**Material for the task**
* * * * * * * * *
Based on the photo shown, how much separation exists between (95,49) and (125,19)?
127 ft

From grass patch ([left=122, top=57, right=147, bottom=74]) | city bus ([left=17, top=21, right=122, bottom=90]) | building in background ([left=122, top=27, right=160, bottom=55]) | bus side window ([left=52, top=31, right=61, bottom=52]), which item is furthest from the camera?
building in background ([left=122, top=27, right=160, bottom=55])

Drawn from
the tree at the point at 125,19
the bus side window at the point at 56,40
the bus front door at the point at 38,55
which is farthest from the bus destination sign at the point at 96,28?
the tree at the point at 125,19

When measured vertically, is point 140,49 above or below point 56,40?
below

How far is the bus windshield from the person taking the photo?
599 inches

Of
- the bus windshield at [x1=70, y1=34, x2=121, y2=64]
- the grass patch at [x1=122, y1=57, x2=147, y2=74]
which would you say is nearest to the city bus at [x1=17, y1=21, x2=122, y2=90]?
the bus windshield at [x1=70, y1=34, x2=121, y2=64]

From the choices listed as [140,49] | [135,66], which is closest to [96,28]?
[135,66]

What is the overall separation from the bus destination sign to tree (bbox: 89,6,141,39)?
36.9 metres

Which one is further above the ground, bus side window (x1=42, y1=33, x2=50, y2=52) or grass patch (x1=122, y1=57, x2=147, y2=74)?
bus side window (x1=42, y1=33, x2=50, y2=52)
* * * * * * * * *
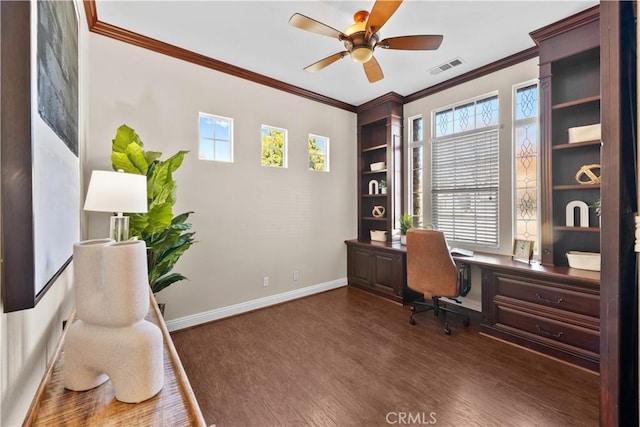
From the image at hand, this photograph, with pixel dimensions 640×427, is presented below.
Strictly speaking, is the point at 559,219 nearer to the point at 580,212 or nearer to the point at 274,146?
* * * * * * * * *
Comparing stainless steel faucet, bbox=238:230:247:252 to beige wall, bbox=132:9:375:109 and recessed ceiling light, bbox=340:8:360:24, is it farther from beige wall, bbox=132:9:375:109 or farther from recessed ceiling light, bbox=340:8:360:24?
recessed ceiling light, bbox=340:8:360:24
* * * * * * * * *
**What you should do**
Arrange everything in the listing from the line containing "From the image" down to the line containing "Strictly speaking, is" as a Markdown table with the columns "Row" and "Line", one row per line, numbered from 1 and skipping any blank lines.

**Exercise output**
| Row | Line |
|---|---|
| 1 | From the image at hand, this photograph, with pixel dimensions 640×427, is presented below. |
| 2 | Strictly speaking, is the point at 559,219 nearer to the point at 580,212 or nearer to the point at 274,146? |